During the first days of the full-scale Russian invasion of Ukraine, the invading forces were moving to Kyiv. One of the barriers on the way to the Ukrainian capital is the Irpin River. The river waters suddenly rose and pushed back the Russian army, forcing them to abandon the tanks and military hardware on a trail. That was the first time reflooding of wetlands ecosystem in the Kyiv region in more than 70 years.
A miracle didn’t happen and flooding had pretty strategical reasons. Jasper Humphreys, director of programs for the Marjan Study Group in the department of war studies at King’s College London, which researches conflict and the environment, called it warWilding. The capital second letter ‘w’ in the word should express the importance of wilderness. Meaning is “the creation or even sometimes the destruction of habitat as a result of the tactical manipulation of nature“.
I woke up in the middle of the night, a few days after reading the ‘hero river’ story in the Guardian about how the Ukrainian army reflooded the dying Irpin River and its former wetlands to save the Ukrainian capital… and I just sat up in bed and whispered to myself, ‘It’s warWilding’
Potentially, WarWildings are a great opportunity to save massive wilderness and create buffer zones around them to build a base for long-term peace.
Humphreys mentions Gorongosa Park in Mozambique as a successful example of warWilding.

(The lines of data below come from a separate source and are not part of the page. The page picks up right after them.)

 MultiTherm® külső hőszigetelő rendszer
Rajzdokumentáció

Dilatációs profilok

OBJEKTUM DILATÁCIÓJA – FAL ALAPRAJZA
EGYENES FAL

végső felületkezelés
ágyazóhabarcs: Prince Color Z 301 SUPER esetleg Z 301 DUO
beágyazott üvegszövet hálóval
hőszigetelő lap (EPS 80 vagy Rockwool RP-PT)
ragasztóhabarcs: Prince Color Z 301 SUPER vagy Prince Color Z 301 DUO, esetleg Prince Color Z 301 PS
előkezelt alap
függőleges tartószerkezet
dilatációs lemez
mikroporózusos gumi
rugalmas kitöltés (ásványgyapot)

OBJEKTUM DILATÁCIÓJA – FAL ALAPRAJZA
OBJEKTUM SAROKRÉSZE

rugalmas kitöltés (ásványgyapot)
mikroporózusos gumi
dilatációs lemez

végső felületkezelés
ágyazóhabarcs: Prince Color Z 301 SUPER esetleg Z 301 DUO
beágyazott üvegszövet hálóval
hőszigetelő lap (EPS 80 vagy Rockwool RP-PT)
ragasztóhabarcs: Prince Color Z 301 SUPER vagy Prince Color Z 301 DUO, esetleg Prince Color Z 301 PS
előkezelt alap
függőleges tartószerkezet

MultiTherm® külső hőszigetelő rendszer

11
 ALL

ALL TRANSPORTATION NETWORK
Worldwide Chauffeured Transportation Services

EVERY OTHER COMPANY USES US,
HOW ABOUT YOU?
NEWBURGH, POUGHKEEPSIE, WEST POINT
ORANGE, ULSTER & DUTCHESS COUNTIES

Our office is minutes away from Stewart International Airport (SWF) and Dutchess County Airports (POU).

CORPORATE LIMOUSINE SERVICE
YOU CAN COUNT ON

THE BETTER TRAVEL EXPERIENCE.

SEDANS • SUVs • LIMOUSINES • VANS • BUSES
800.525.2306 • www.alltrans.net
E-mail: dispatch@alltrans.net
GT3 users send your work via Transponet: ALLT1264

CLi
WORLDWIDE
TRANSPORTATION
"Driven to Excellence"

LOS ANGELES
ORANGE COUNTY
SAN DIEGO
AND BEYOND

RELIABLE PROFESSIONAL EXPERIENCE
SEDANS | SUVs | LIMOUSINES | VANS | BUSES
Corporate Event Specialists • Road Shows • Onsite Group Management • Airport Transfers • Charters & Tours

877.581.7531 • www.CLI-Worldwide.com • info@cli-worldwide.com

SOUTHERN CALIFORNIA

The park was almost destroyed at the time of the civil war, but thanks to coordinated actions and investments afterward, the population of lions and elephants bounced back.
Similarly, a restored Irpin riverine ecosystem would be a monument to one of the most legendary warWildings in history, a biodiversity hotspot with safaris for tourists, and a wilderness barrier protecting Kyiv from invaders for hundreds of years
Unfortunately, not all warWilding events had a positive impact. The flip side of the coin is the complete demolishing of some natural habitats for the smooth moving of the troops or creating better observing points. For instance, Saddam Hussein’s army drained the marshes in central Iraq and the [ethnic] cleansing of the Ma’dan, or Marsh Arabs.
Humphreys tends to believe that warWilding term can be useful for describing indirect “wild” trends in military areas, such as regeneration of abandoned farmlands or interruption of commercial forestry, fishing, and farming.